The director has crafted a powerfully reserved civil rights drama that packs a political punch.

Loving stars Joel Edgerton and Ruth Negga and director Jeff Nichols.
Loving stars Joel Edgerton and Ruth Negga and director Jeff Nichols.
Clemens Bilan/Getty Images

CANNES, France — Compared with other monumental events in the history of the civil rights movement, it’s disheartening that the story of Richard and Mildred Loving isn't more well-known. That will change with the release of Jeff Nichols’s Loving, which premiered at the 2016 Cannes Film Festival on Monday.

After they got married in 1958, the Virginia couple was quickly arrested by a local sheriff for breaking the state's anti-miscegenation law, which banned marriages between people of different races. The Lovings eventually pleaded guilty to the charges as part of a deal with a county judge that allowed them to avoid jail time if they moved out of state and didn’t return.

Once settled in the safer confines of nearby Washington, DC, they didn’t feel safe moving back to Virginia until the ACLU took on their case. Eventually their battle reached the Supreme Court, which struck down Virginia’s law (Loving v. Virginia, 1967) in a ruling that was eventually cited numerous times in the court’s decision to legalize gay marriage almost a year ago.

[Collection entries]

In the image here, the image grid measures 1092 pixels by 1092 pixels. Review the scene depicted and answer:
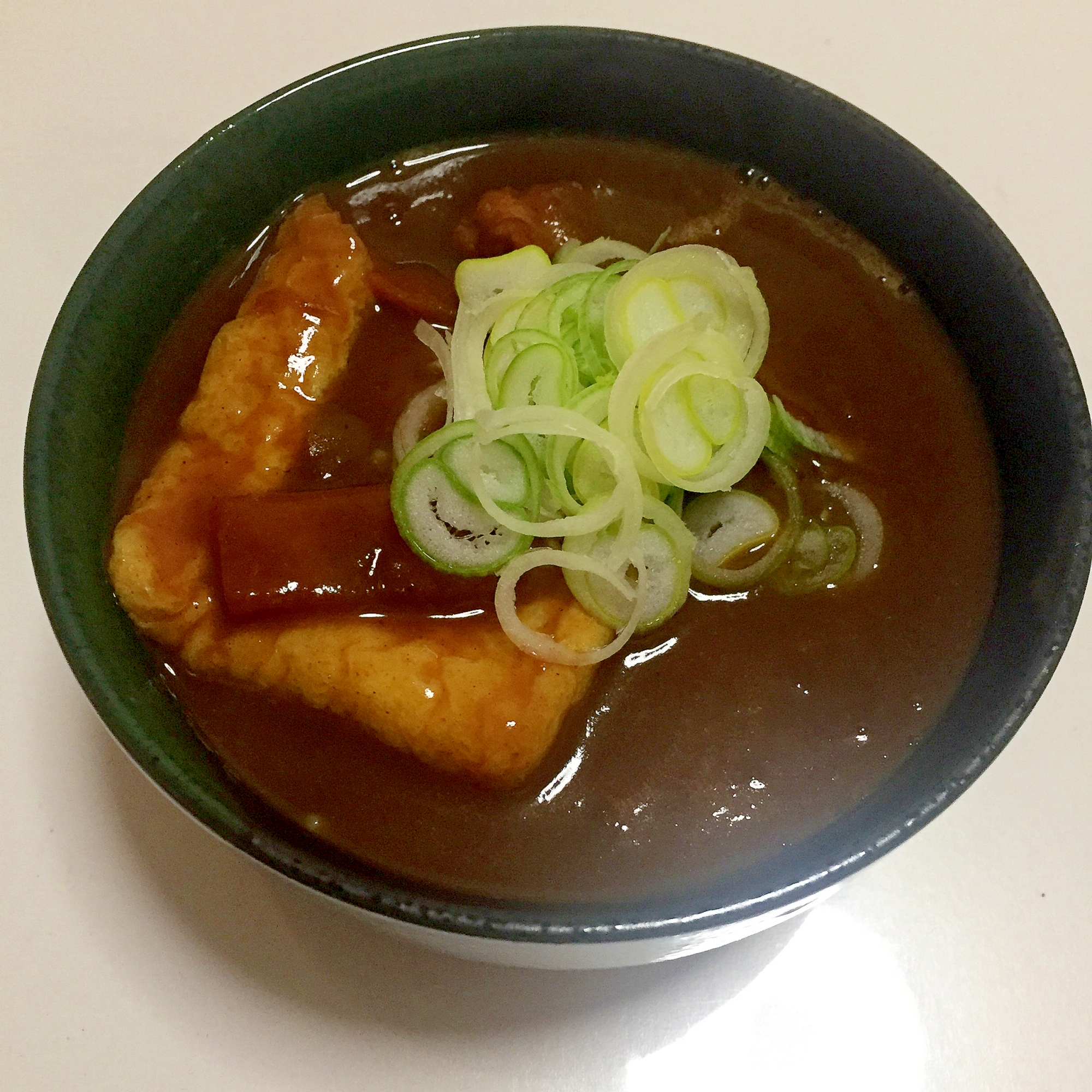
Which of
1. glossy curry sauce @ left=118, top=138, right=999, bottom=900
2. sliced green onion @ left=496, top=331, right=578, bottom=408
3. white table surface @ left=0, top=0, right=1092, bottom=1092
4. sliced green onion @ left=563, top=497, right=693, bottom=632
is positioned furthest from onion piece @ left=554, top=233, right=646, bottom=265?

TASKS TO CARRY OUT
• a. Repeat the stretch of the Loving review from "Clemens Bilan/Getty Images" through "Festival on Monday.".
• b. Go on with the review of Loving, picking up after its final sentence.
The entries are separate material and have no connection to the film review.

EXPECTED RESULTS
• a.
Clemens Bilan/Getty Images

CANNES, France — Compared with other monumental events in the history of the civil rights movement, it’s disheartening that the story of Richard and Mildred Loving isn't more well-known. That will change with the release of Jeff Nichols’s Loving, which premiered at the 2016 Cannes Film Festival on Monday.

• b.
The Lovings were also the subject of Nancy Buirski’s 2012 documentary The Loving Story, but now they get the big-screen treatment, with Joel Edgerton and Ruth Negga portraying Richard and Mildred respectively.

This is Nichols’s film film (after Shotgun StoriesTake Shelter, Mud, and Midnight Special); its subject matter is also the most socially and politically relevant material he’s tackled to date. And, somewhat surprisingly, the usually mild-mannered filmmaker had a lot to say about that during Loving’s official Cannes press conference.

"It seemed to me the best way to get to the heart of all of this is to just talk about all these people," Nichols said. "I think when we talk about social [issues] like race and marriage equality we tend to just join our platform thinking. You're conservative. You're liberal. You go to your corners and we're going to spar based on these political ideas that are just ideas. They are not attached to anything specific."

He continued: "So we can talk about bathroom laws and all of this ridiculousness, because it's not attached to people, it's just these political ideas. And I think that's a waste of time. I think what people forget when they are so heated in their debates are the people at the center of these things. And when I looked at the story it seemed very, very obvious to me that we needed to just talk about the people."

Nichols also said he finds the legal elements of the Lovings’ story fascinating, noting that the ACLU bringing the case to the Supreme Court could be a movie in and of itself. But with that said, "I did not want to make a courtroom drama," he explained. "I wanted to make a movie about two people in love. "

Edgerton (in his second collaboration with Nichols after Midnight Special) portrays Richard as a quiet, working-class man who lives in constant fear of having the authorities destroy his family. It’s a powerfully reserved performance in a film that is atypical of most studio dramas. In truth, Loving is frustratingly silent and anger-less, but its subdued tone delivers a wealth of emotions in the film’s final minutes.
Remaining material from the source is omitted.